An artificial photosynthesis system that is both compact and complete has been developed by scientists from the Forschungszentrum Juelich Institute of Energy and Climate Research. This is a pivotal step towards applying the technology in commercial applications. The concept is flexible in respect of both the size of the system and the materials used.
The majority of our energy will in the near future be supplied by the sun and wind. As these renewable energy sources are by nature inconsistent, research on efficient storage technologies is a major focus of research in this area. Technologies developed should be both affordable and environmentally friendly. Direct photo electrochemical water splitting is an artificial photosynthesis process that employs a combination of electrolyzers and solar cells. This method in particular meets the affordability and environmentally friendly criteria. Solar energy can be directly converted into the universal storage medium of hydrogen using this process. Although the process was first examined in the 1970s, it has only in recent year been attracting increased attention. Researchers have thus far focused on materials science for new catalysts and absorber materials in an effort to improve efficiency.
One aspect that has been largely neglected so far is to develop a realistic design that can take the technology from laboratories and apply it in practical applications. Juelich solar cell researchers Bugra Turan and Jan-Philipp Becker are however changing this. Turan explains that photo electrochemical water splitting has only ever been done in a laboratory. Although the individual materials and components have been enhanced through previous research, not one person has actually tried to manufacture a real application.
The new design developed by the two specialist is undoubtedly different from the usual laboratory experiments. Turan and Becker have created a self-contained, compact system – manufactured completely from low-cost materials that are readily available instead of using the individual components the size of a finger nail that are normally used.
The component still appear relatively small having a surface area of only 64 square cm, but the flexible design is what makes the difference. It is possible to fabricate systems that are several square meters in size simply by continuously duplicating the basic unit. This unit consists of a number of solar cells that are connected to each other by using an unusual laser technique. Becker explains that this connection in series means that each unit reaches the 1.8 volt required for hydrogen production. Doing things this way results in greater efficiency when compared to the techniques usually used for scaling up in laboratory experiments.
The prototype currently has a solar-to-hydrogen efficiency of 3.9%. Turan points out that although this does not sound like much, natural photosynthesis only achieves an efficiency of 1% and since they have only created the first draft for a complete facility, there is still plenty of room for improvement. Becker thinks that the Jülich design could be increased to about 10% efficiency within a short time simply by using conventional solar cell materials. There are however also other approaches that could be explored, for example using perovskites, a novel class of hybrid materials.
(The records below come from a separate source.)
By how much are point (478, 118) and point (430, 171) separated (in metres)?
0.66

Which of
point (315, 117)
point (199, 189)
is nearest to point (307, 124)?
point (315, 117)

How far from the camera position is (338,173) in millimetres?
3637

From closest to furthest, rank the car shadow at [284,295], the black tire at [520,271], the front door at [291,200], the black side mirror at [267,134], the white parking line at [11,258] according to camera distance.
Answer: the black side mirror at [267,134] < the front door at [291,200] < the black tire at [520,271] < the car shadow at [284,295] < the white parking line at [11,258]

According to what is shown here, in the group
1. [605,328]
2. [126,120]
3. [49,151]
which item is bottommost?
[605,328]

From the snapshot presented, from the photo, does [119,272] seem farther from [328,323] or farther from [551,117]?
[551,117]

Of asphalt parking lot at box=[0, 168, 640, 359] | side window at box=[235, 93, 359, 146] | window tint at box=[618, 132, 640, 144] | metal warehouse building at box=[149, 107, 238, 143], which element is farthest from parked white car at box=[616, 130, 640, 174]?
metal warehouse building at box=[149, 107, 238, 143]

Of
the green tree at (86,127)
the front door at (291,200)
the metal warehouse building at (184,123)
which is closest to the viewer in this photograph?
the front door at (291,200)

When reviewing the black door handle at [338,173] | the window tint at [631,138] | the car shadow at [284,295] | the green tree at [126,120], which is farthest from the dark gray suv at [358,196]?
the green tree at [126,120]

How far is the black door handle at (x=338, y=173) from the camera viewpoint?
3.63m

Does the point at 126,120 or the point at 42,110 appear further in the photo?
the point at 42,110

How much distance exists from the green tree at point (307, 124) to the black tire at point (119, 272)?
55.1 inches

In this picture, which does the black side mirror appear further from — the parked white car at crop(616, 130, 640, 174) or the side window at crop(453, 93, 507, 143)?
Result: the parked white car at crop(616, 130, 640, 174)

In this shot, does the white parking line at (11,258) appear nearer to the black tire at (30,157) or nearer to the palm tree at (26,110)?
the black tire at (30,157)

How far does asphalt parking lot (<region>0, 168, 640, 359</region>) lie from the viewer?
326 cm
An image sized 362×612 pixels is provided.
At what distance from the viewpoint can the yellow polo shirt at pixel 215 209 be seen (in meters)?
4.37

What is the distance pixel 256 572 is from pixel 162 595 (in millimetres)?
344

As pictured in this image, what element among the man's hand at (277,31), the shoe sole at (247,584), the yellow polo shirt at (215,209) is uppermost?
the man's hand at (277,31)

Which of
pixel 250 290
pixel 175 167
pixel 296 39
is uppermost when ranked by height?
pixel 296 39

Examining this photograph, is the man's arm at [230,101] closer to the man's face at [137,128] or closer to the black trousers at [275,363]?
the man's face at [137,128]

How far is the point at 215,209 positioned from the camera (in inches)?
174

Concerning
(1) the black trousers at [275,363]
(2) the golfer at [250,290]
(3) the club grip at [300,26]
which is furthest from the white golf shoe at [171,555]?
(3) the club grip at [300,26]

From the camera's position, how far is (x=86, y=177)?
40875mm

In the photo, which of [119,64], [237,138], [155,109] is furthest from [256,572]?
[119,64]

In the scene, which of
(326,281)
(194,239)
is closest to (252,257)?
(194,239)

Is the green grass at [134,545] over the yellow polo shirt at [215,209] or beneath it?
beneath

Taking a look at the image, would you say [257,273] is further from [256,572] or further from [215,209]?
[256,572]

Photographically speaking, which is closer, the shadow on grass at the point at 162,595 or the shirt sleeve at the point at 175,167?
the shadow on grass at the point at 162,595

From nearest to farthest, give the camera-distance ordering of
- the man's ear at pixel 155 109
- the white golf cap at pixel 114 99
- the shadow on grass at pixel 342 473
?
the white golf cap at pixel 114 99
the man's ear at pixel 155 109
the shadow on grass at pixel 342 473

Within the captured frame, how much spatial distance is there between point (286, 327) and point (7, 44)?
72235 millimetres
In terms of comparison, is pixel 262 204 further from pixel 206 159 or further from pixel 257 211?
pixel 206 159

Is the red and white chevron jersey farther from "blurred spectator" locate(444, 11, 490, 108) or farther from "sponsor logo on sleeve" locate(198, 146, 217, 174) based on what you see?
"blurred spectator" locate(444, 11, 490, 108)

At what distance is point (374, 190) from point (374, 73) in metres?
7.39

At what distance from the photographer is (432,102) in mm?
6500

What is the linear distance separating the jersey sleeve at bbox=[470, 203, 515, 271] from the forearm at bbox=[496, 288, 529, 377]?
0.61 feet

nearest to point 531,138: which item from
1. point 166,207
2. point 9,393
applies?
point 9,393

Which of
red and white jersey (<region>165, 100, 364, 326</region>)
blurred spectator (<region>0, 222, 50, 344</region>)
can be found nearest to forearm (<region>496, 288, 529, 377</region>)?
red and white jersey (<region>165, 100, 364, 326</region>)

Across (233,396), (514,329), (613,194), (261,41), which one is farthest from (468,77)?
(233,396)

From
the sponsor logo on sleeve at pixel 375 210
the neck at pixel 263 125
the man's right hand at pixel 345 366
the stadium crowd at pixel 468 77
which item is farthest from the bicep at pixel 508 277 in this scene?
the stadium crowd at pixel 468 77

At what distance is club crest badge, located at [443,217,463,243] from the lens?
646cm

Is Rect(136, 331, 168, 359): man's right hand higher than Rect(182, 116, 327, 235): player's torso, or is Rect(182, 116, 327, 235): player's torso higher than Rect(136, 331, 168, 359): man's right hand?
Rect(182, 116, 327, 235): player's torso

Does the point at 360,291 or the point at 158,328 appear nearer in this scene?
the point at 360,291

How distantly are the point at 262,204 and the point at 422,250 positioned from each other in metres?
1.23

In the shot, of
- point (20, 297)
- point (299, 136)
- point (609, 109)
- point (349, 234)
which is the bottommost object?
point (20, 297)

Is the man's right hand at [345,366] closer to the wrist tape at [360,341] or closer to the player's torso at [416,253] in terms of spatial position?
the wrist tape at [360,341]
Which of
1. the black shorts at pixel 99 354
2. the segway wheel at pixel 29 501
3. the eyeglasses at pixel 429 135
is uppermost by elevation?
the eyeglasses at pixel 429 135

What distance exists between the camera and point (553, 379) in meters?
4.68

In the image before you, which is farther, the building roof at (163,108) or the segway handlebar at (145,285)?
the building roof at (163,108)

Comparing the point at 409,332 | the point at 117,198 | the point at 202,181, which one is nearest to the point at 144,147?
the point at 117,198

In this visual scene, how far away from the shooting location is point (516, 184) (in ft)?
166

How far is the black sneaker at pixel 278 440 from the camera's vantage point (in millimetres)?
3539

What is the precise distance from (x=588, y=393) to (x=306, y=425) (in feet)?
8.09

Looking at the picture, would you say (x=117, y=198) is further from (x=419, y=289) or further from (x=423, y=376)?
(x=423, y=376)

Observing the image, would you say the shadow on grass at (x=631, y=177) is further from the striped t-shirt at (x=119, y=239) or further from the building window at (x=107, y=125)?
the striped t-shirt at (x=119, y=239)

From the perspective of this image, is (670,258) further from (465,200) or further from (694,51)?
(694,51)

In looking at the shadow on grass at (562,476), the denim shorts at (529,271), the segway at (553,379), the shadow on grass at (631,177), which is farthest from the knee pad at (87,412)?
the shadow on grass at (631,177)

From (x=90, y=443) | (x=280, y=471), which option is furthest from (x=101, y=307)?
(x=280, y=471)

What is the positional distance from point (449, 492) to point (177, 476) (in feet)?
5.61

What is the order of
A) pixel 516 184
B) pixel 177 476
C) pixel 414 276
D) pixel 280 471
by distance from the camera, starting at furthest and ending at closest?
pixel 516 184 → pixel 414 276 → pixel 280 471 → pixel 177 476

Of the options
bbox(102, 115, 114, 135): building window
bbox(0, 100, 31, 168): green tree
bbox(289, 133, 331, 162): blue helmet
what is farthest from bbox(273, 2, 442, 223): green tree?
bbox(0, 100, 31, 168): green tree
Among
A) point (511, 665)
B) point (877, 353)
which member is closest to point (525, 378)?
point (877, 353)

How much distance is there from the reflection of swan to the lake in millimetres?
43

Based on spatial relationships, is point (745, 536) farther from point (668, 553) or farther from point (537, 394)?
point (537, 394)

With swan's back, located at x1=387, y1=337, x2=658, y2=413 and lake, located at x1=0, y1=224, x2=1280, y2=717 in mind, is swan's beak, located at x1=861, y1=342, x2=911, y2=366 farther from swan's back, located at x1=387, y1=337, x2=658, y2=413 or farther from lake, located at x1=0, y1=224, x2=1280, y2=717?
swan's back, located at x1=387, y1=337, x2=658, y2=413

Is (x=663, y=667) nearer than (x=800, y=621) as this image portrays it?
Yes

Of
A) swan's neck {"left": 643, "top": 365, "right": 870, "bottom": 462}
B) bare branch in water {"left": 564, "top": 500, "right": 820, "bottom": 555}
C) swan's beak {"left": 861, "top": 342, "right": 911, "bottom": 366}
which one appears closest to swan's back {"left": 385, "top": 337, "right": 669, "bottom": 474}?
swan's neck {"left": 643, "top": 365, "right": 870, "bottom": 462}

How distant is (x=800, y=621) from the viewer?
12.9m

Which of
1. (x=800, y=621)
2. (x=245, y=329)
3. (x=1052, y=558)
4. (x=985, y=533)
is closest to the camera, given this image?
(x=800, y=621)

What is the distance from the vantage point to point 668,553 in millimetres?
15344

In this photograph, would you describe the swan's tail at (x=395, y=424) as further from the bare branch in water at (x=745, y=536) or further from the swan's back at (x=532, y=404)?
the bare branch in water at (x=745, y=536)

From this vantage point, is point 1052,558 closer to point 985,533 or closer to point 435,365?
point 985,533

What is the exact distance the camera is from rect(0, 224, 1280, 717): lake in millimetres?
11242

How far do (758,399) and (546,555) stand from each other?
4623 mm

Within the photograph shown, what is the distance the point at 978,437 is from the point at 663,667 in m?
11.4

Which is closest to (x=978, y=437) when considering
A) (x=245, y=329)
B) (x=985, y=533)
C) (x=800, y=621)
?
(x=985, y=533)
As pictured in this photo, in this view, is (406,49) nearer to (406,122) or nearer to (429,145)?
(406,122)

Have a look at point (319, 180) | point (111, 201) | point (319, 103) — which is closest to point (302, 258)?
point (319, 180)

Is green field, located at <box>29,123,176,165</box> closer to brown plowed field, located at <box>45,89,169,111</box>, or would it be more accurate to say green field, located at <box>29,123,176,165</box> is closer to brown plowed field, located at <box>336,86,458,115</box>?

By using these, it should be possible to achieve efficiencies of up to 14%.
One huge advantage of the new design is that it enables the two main components to be optimized independently. An electrochemical component uses electricity for water splitting while a photovoltaic component produces the required electricity from solar energy. Becker notes that they have patented the concept, which can also be applied for various types of electrolyzer and most types of thin-film photovoltaic technology. The team feels that they have created a solid basis from which a market launch is the next logical step.